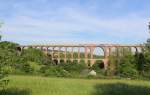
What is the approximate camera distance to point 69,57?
14962cm

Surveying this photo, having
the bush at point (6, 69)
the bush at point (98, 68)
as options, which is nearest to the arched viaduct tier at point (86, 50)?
the bush at point (98, 68)

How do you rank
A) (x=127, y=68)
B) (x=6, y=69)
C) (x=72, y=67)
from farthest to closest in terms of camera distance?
(x=72, y=67) < (x=127, y=68) < (x=6, y=69)

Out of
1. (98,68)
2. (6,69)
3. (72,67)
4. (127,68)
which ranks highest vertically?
(6,69)

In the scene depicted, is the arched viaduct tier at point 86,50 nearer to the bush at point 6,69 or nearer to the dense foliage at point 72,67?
the dense foliage at point 72,67

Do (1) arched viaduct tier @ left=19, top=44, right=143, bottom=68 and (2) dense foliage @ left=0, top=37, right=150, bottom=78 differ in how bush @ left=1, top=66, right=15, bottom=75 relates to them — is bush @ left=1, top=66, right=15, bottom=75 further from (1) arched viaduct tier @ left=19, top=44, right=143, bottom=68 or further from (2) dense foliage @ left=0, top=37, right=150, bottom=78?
(1) arched viaduct tier @ left=19, top=44, right=143, bottom=68

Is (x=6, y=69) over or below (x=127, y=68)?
over

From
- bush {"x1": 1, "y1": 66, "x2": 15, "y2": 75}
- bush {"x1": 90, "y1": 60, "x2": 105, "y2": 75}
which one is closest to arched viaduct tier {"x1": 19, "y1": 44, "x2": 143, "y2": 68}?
bush {"x1": 90, "y1": 60, "x2": 105, "y2": 75}

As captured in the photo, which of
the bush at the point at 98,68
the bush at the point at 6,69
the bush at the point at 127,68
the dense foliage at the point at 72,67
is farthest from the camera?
the bush at the point at 98,68

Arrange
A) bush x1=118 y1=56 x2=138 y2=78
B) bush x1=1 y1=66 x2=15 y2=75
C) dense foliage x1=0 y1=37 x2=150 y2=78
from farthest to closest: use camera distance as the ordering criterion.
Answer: bush x1=118 y1=56 x2=138 y2=78 → dense foliage x1=0 y1=37 x2=150 y2=78 → bush x1=1 y1=66 x2=15 y2=75

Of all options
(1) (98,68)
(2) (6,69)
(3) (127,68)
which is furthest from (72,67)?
(2) (6,69)

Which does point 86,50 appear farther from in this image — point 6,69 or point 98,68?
point 6,69

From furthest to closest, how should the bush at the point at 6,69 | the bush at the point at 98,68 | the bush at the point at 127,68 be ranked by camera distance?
the bush at the point at 98,68 < the bush at the point at 127,68 < the bush at the point at 6,69

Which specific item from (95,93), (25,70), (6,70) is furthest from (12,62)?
(25,70)

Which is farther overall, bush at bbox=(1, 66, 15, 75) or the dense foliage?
the dense foliage
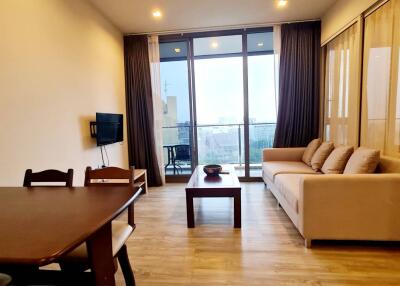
******
_WORK TO COMPLETE_
Reproduce the part of the records that opens with the line containing "Of all options" and closes at the end of the records, leaving the pictures out of your answer.

_RESULT_
Of all options
(1) (98,68)
(2) (6,69)
(3) (127,68)
which is furthest from (72,67)?
(2) (6,69)

Which does point 86,50 appear farther from in this image — point 6,69 or point 98,68?
point 6,69

From furthest to closest, how should the bush at the point at 6,69 | the bush at the point at 98,68 | the bush at the point at 127,68 be ranked by camera distance?
the bush at the point at 98,68 < the bush at the point at 127,68 < the bush at the point at 6,69

Which specific item from (95,93), (25,70), (6,70) is furthest from (12,62)?
(25,70)

Which is farther overall, bush at bbox=(1, 66, 15, 75) or the dense foliage?
the dense foliage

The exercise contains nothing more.